Set problem 1
Which lines in the listing below contain the word "brown"? Copy each of them.

Quoted passage
A year later, standing at the same spot, I watch the 18-year-old cap his first season in cars with victory in the Festival. He’s already wrapped up the British Formula Ford championship and the momentum that will take him to the Australian GP grid in just 18 months time has built up a good head of steam. Back then, it was obvious: this one was something special.

Some wrote it off as hype, but it was so much more than that. Every race Jenson was learning, at times naïve, at times too aggressive. But he’d only make each mistake once.

You could visibly track the progress each weekend – he was growing, maturing, becoming tougher. Winning.

Over the ensuing years that progress would accelerate, but the winning feeling would be replaced by a chasm of yearning. The golden boy’s career became tarnished by time and disappointment. He’d been the great young hope, the good-time playboy and then, in the flash of Lewis Hamilton’s starburst, forgotten.

But if you looked closely, Button had become exactly what he’d promised to be: ultra-smooth, fast, accomplished, professional.

A winner without the car, and thus the results, to back it up.

The toil seemed to have taken its toll last year. But with the first sniff of Brawn GP’s potential the kid I’d seen in FFord was back. In the first three races Jenson has been breathtaking on track, and has handled his sudden good fortune with grace and humour off it. Finally he knows those years of disappointment have not been wasted. Would the current World Champion be handling himself better than he is now if he’d faced a similar dose of F1 adversity? You bet he would.

Despite the unfathomable implosion currently ripping McLaren apart and the daft diffuser row that should have been sorted before the season began (bigger picture not, er, pictured as usual), F1 is riding high right now. Button’s phoenix act has been a joy to watch and, dare I say it ahead of just the fourth GP of 2009, he’s more than just the winner we knew he could be: he’s driving like a champion.

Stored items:
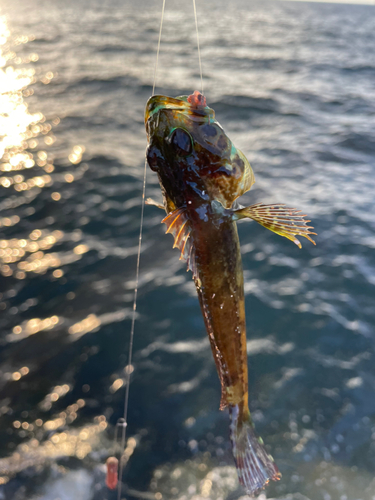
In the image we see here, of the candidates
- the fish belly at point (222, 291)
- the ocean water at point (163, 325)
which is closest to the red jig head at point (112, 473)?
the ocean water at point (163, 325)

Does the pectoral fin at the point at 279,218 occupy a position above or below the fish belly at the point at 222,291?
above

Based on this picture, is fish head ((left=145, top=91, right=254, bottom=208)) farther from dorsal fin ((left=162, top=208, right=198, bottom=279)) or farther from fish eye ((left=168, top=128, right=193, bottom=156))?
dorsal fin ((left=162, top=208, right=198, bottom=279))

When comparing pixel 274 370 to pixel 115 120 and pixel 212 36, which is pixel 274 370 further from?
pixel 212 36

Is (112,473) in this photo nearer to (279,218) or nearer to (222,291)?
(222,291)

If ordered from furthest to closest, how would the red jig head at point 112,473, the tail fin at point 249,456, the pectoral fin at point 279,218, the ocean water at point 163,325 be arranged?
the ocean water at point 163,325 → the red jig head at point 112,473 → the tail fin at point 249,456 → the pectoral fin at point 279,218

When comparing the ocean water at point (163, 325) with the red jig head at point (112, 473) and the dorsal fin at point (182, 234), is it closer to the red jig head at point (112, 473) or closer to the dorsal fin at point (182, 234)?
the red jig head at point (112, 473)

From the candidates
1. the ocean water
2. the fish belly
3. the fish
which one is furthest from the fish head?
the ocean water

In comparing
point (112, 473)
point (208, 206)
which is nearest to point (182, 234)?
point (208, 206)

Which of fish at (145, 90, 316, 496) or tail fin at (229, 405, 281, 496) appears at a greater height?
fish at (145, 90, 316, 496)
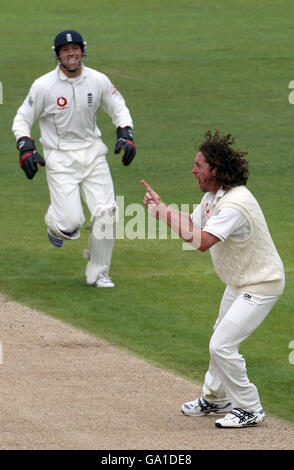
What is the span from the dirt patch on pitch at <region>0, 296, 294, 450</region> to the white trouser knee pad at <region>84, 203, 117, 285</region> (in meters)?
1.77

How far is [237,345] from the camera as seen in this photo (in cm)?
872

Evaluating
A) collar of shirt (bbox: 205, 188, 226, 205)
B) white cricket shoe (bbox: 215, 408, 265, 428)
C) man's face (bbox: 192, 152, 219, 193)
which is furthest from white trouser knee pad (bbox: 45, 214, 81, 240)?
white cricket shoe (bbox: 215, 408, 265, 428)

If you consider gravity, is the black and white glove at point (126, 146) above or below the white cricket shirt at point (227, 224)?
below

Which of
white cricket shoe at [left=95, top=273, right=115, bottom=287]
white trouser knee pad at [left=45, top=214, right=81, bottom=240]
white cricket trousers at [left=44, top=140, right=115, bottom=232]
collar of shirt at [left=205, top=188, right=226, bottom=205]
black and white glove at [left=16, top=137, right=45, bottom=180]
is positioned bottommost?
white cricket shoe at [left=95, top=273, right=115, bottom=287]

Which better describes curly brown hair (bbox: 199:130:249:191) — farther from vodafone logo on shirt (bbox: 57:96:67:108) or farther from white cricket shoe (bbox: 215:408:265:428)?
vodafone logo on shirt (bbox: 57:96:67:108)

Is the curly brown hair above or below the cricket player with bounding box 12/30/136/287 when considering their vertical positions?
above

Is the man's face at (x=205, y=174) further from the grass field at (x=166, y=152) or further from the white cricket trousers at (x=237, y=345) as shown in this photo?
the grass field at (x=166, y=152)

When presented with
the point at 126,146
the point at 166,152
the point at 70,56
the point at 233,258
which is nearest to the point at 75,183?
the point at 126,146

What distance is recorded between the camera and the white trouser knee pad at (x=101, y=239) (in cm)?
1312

---

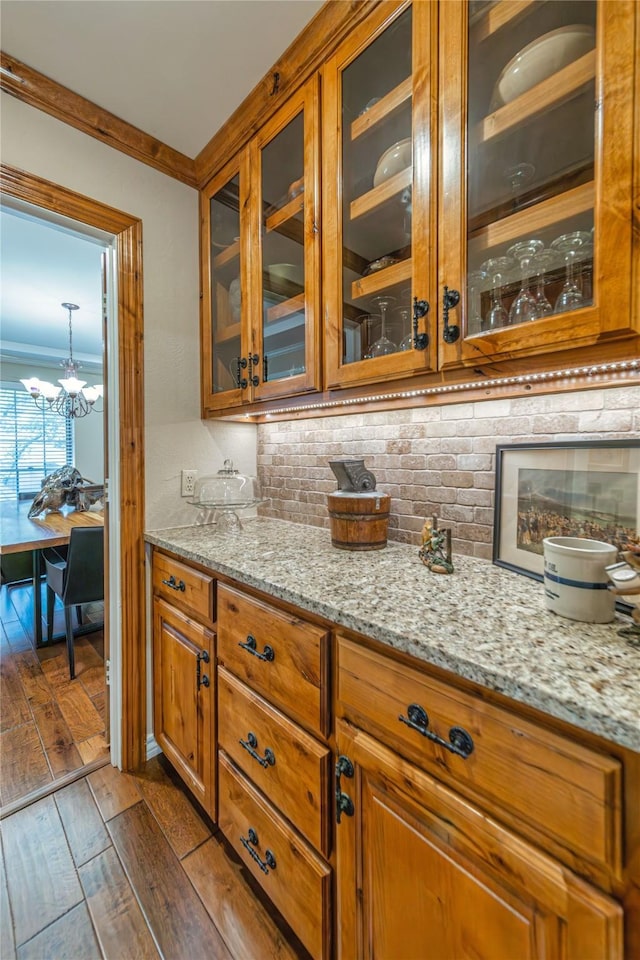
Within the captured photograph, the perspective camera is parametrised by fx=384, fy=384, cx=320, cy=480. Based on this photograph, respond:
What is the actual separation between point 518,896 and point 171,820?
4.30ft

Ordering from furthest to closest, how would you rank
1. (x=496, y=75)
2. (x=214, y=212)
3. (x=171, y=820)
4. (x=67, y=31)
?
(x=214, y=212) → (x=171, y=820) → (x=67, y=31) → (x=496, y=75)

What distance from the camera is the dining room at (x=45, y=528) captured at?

Set problem 2
In the column about Jenson Button above, which championship had he already wrapped up by the time he won the Festival at 18?

Final result 1
Which better describes curly brown hair (bbox: 199:130:249:191) — farther from vodafone logo on shirt (bbox: 57:96:67:108) or farther from white cricket shoe (bbox: 215:408:265:428)?
Is the curly brown hair above or below the cricket player with bounding box 12/30/136/287 when considering their vertical positions?

Final result 2
The British Formula Ford championship.